**To do:** Print them exactly: the lines from the beginning of the entries below through the line that contains "inner while loop.", and only those, with the pictures left out.

━━ Supplied material

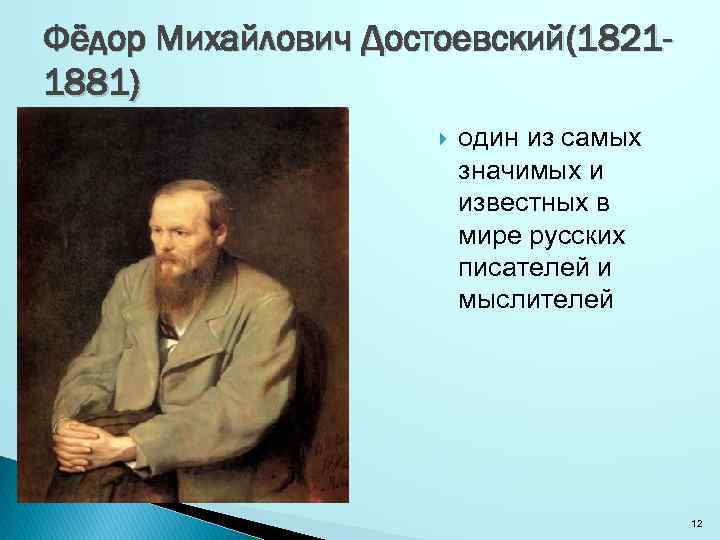 Фёдор Михайлович Достоевский(1821-1881)

один из самых значимых и известных в мире русских писателей и мыслителей

12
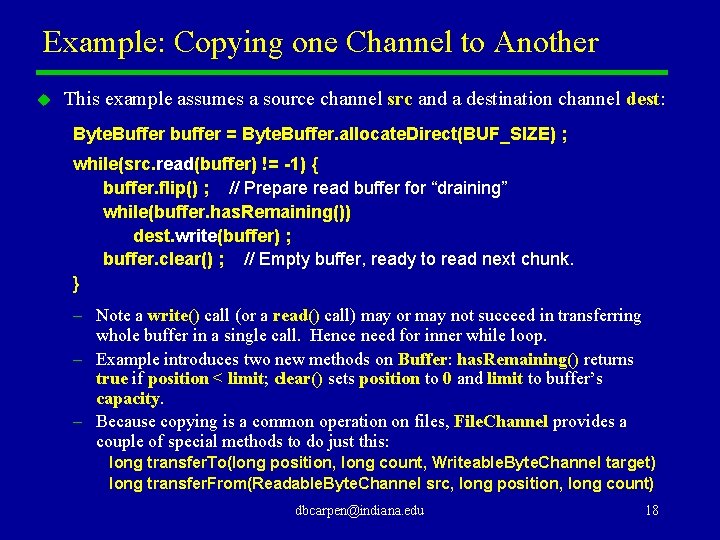 Example: Copying one Channel to Another

This example assumes a source channel src and a destination channel dest:

ByteBuffer buffer = ByteBuffer.allocateDirect(BUF_SIZE) ;

while(src.read(buffer) != -1) {
buffer.flip() ; // Prepare read buffer for “draining”
while(buffer.hasRemaining())
dest.write(buffer) ;
buffer.clear() ; // Empty buffer, ready to read next chunk.
}

– Note a write() call (or a read() call) may or may not succeed in transferring whole buffer in a single call. Hence need for inner while loop.

– Example introduces two new methods on Buffer: hasRemaining() returns true if position < limit; clear() sets position to 0 and limit to buffer’s capacity.

– Because copying is a common operation on files, FileChannel provides a couple of special methods to do just this:
long transferTo(long position, long count, WriteableByteChannel target)
long transferFrom(ReadableByteChannel src, long position, long count)

dbcarpen@indiana.edu 18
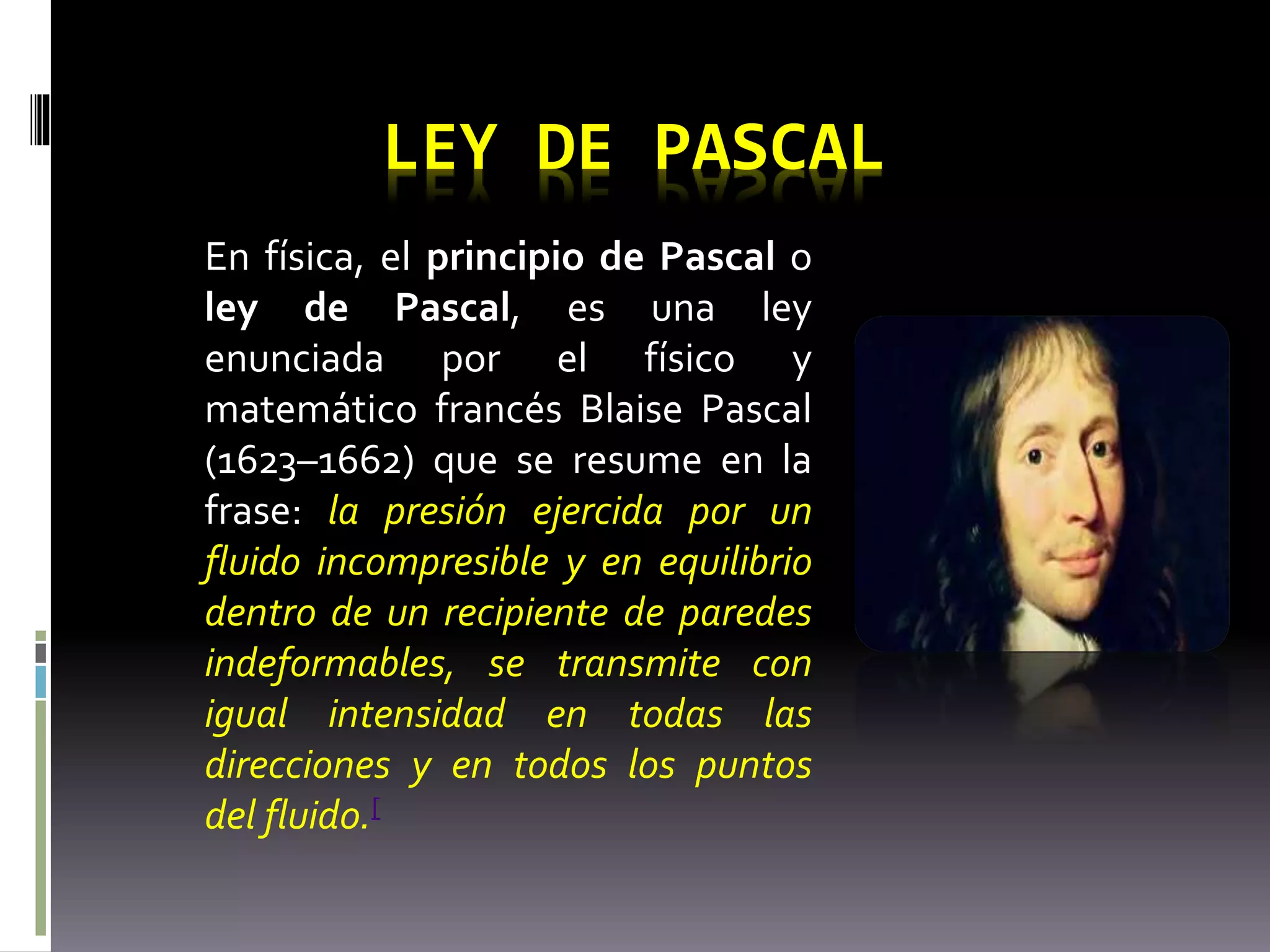 LEY DE PASCAL

En física, el principio de Pascal o ley de Pascal, es una ley enunciada por el físico y matemático francés Blaise Pascal (1623–1662) que se resume en la frase: la presión ejercida por un fluido incompresible y en equilibrio dentro de un recipiente de paredes indeformables, se transmite con igual intensidad en todas las direcciones y en todos los puntos del fluido.[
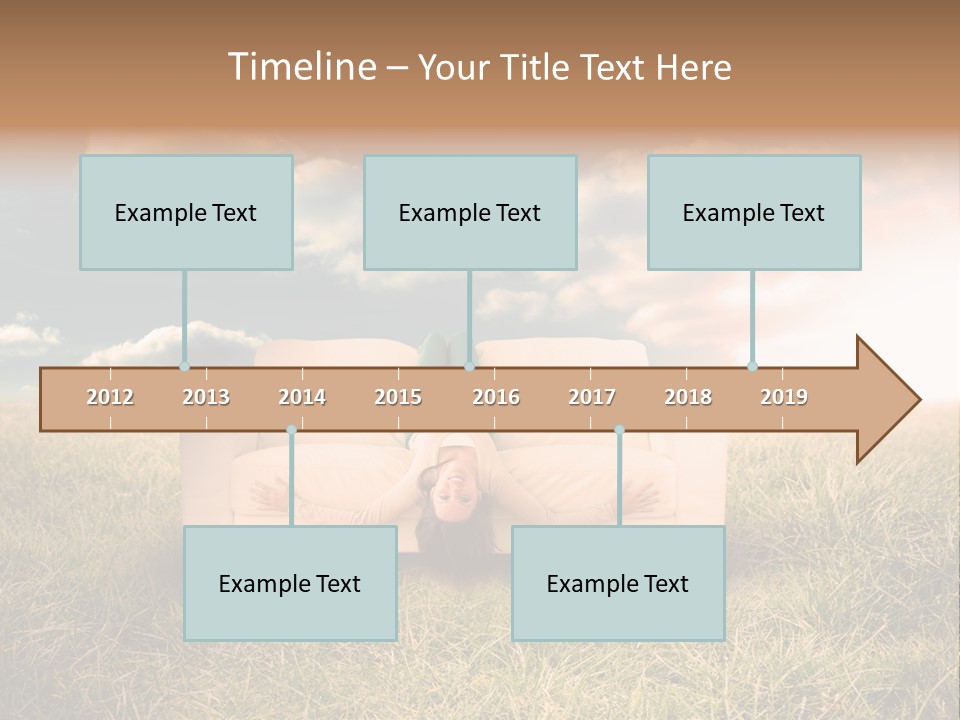 Timeline – Your Title Text Here

Example Text

Example Text

Example Text

2012 2013 2014 2015 2016 2017 2018 2019

Example Text

Example Text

━━━━

**Output for this exercise:**
 Фёдор Михайлович Достоевский(1821-1881)

один из самых значимых и известных в мире русских писателей и мыслителей

12
 Example: Copying one Channel to Another

This example assumes a source channel src and a destination channel dest:

ByteBuffer buffer = ByteBuffer.allocateDirect(BUF_SIZE) ;

while(src.read(buffer) != -1) {
buffer.flip() ; // Prepare read buffer for “draining”
while(buffer.hasRemaining())
dest.write(buffer) ;
buffer.clear() ; // Empty buffer, ready to read next chunk.
}

– Note a write() call (or a read() call) may or may not succeed in transferring whole buffer in a single call. Hence need for inner while loop.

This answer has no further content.